Tuesday, November 13, 2012

A reflection on distorted memory

An excellent video mix for a Com Truise remix:


Just in case the culture-killing content removal police do succeed in axing this video-mix, here's the original track as well:



I have such an attraction to this sound/visual combination for a number of reasons. Foremost, I think it's gained traction among myself and others born in the '80s because growing up, were too young to actually *live* in the era. As a result of television, film & radio, we internalized much of the sound, images, and texture of the decade, right down to that desaturated, blurred VHS look everything seemed steeped in. I associate that feeling strongly with my childhood, as I'm sure others do. Every time I see a modern cellphone photo turned into a faux-polaroid by Instagram, I'm seeing a modern emulation of older media forms: we're reaching back to the pre-internet age 'golden age'. Why though?



Style and nostalgia, I think. Older things have that warmth that the cold digital age did away with. Looking at vintage computer ads from the 1990s, I can see the transition from one to the other. It's unsettling: What will be is presented in the typography, color and style of what was.


The affinity I have is a product of my own distorted memory. It was the mass consumerism and media saturation of the 1980's and early 1990's that generated so many of the symbols I associate with retrowave music: 'futuristic' concept cars, driving, lasers/"space!", neon pink/purple, specific fashion styles, variety shows, static, softened analog edges, laughably archaic video effects, etc.

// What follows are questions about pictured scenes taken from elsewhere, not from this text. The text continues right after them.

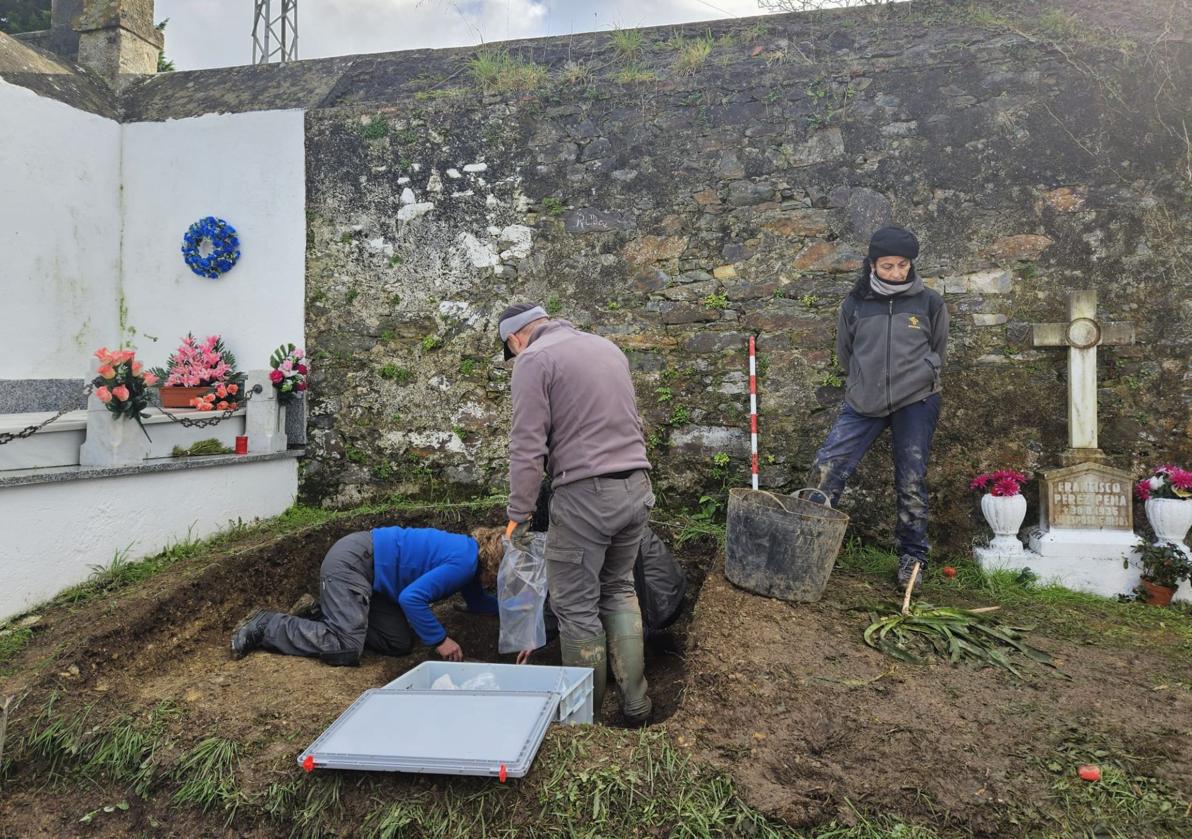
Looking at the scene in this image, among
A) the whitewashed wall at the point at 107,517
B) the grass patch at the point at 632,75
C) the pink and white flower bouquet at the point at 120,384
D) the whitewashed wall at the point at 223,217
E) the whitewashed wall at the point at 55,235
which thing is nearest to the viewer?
the whitewashed wall at the point at 107,517

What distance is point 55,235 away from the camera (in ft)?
18.7

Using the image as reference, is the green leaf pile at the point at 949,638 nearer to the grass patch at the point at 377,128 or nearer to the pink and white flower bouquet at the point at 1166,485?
the pink and white flower bouquet at the point at 1166,485

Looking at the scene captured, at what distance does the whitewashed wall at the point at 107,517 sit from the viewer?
3873 millimetres

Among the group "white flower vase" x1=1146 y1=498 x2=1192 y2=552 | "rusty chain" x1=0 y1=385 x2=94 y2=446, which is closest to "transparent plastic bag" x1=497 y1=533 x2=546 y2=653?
"rusty chain" x1=0 y1=385 x2=94 y2=446

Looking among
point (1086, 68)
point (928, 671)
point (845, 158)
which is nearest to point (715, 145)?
point (845, 158)

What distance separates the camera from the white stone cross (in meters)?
4.42

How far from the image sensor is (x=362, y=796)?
2.38 metres

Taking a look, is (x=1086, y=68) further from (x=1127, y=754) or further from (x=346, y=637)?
(x=346, y=637)

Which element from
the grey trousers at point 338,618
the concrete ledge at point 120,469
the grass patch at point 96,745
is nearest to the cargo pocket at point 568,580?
the grey trousers at point 338,618

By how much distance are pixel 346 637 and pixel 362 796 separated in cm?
142

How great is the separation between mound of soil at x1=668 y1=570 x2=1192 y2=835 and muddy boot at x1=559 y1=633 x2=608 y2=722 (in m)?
0.38

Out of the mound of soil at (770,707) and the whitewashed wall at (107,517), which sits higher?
the whitewashed wall at (107,517)

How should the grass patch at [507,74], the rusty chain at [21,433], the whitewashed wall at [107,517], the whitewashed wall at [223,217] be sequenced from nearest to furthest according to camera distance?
1. the whitewashed wall at [107,517]
2. the rusty chain at [21,433]
3. the grass patch at [507,74]
4. the whitewashed wall at [223,217]

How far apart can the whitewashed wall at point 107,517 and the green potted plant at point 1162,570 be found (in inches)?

Most people I've talked to who were teens or adults during this era didn't have much to say about it. In the same way, most of us aren't exactly nostalgic for the span of time between 2000 and 2010. It's just another sequence of time - the meaning we draw from it is constructed - a pastiche of remix of a pastiche. I'm content to realize that the deep love I have for the visuals and 'sound' of the 1980s are a desire for something that never truly existed.